3. Bagaimana mewujudkan rancangan ruangan dalam pusat komunitas yang memiliki
fleksibilitas ruang yang tinggi dan dapat menanggapi perilaku anak-anak sebagai
user utama dalam kegiatan tersebut?
4. Bagaimana mewujudkan rancangan pusat komunitas yang tanggap dengan kondisi
sosial dan lingkungan di wilayah desa Beji?
1.3 Tujuan dan Sasaran
1.3.1. Tujuan
Merumuskan suatu konsep perencanaan dan perancangan pusat komunitas
sebagai wadah bagi kesenian Rinding Gumbeng dengan memperhatikan segala aspek
kebutuhan ruang yang fleksibel dan efisien untuk berbagai macam aktifitas yang
mungkin terjadi di dalamnya. Sehingga pada akhirnya komunitas Rinding Gumbeng
ini dapat berkembang dan dapat memperkenalkan kesenian ini ke masyarakat luas.
1.3.2. Sasaran
Target utama pengguna dalam pusat kesenian ini adalah anak-anak kelas 1 SD
sampai 3 SMP atau usia 5 sampai 15 tahun, walaupun tidak menutup kemungkinan
3
untuk pengguna di usia lain. Target pengguna ini tidak lepas dari target pembalajaran
dari komunitas Rinding Gumbeng ini sendiri. Selama ini komunitas ini memang fokus
mengajarkan kesenian ini ke sekolah-sekolah mulai dari SD, SMP, dan SLTA di
wilayah Gunung Kidul. Mereka berharap dengan mengajarkan kesenian ini ke anakanak sebagai generasi penerus bangsa, Rinding Gumbeng akan semakin dikenal dan
berkembang. Tujuan dari adanya batasan ini adalah untuk memberikan desain ruang
yang aksesibel dan nyaman bagi anak-anak dalam melakukan berbagai aktifitas di
pusat komunitas ini.
1.4 Lingkup Pembahasan
1.4.1. Arsitektural
Penelusuran masalah perancangan yang berkaitan dengan fungsi pusat komunitas
untuk dapat diwujudkan dalan bidang, ruang, dan gubahan massa, serta memuncuklan
ketertarikan denan aspek-aspek yang ada baik itu mikro maupun makro. Aspek mikro
adalah hal-hal yang berkaitan dengan bangunan itu sendiri, seperti fungsi, estetika, dan
struktur. Sedangkan aspek makro adalah hal-hal yang berada di luar bangunan, seperti
konteks kawasan dimana pusat komunitas berdiri.
1.4.2. Non Arsitektural
Penelusuran masalah perancangan yang tidak berkaitan langsung dengan arsitektur
yaitu: masalah sosial, masalah budaya, masalah aksesbilitas, dan ergonomi anak-anak
dan lansia. Studi masyarakat kampung dan studi ekologi.
1.5 Metodologi
1.5.1. Pengumpulan data
Dalam pra tugas akhir ini, metode untuk pengumpulan data dilakukan berdasarkan
studi literatur, observasi lapangan, dan melalui studi kasus.
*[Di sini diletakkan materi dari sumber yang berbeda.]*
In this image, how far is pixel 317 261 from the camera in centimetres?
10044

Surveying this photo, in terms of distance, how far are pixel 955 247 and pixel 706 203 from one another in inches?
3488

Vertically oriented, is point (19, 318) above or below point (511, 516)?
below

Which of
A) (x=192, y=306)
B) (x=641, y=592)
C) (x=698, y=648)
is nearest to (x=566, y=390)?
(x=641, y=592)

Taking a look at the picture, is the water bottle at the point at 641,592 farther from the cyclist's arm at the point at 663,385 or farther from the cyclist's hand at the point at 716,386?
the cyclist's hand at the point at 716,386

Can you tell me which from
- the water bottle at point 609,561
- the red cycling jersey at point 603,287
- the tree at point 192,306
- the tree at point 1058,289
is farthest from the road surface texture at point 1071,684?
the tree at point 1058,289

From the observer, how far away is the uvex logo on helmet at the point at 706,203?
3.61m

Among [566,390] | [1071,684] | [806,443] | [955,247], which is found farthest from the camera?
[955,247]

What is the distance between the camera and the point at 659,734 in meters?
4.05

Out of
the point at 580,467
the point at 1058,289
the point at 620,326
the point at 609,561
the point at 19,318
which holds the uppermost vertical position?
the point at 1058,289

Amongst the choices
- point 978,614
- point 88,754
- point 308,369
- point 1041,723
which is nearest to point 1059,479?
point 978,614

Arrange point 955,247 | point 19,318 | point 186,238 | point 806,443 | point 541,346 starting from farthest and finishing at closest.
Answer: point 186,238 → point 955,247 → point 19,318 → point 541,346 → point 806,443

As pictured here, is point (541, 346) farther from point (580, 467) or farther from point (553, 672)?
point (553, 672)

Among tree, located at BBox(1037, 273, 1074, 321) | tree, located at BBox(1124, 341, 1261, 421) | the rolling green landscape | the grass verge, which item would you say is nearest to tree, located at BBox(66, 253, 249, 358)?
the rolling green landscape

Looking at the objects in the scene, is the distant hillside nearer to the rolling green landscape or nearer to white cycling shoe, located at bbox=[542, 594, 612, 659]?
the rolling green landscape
Lingkup studi literatur terkait pusat komunitas dengan segala aspeknya dari layout
denah, bentuk sirkulasi, standar-standat perancangan, hingga fungsi-fungsi yang
diakomodir di dalamnya.
Kegiatan observasi lapangan berupa gambar, foto, dan data skematik tematik untuk
mendapat penjelasan lebih jauh mengenai lokasi tapak eksisting
Studi kasus dari contoh-contoh karya arsitektur yang memiliki kesamaan
pendekatan konsep desain maupun strategi desain yang unik dan inovatif.
4
1.5.2. Analisa
Melakukan analisis secara kualitatif maupun kuantitatif data-data terkumpul
dengan membandingkan dengan studi kasus dan studi literatur mengenai redesain
bangunan sebagai acuan dan standar perancangan pusat komunitas yang lebih baik dan
berkualitas.
1.5.3. Sintesis
Proses perwujudan hasil analisis data menjadi sebuah rumusan konsep perancangan
pusat komunitas sebagai solusi untuk menjawab tidak adanya sebuah fasilitas untuk
mewadahi kegiatan komunitas dan pelatihan kesenian Rinding Gumbeng dan juga
sebagai wadah untuk meningkatkan perekonomian warga di sekitar dusun Beji dengan
pendekatan fleksibilitas ruang.
1.6 Sistematika Pembahasan
1.1.1. Bab I Pendahuluan
Pemaparan latar belakang, permasalahan, tujuan, sasaran, lingkup penelitian,
metodologi, sistematika pembahasan, dan keaslian penulisan.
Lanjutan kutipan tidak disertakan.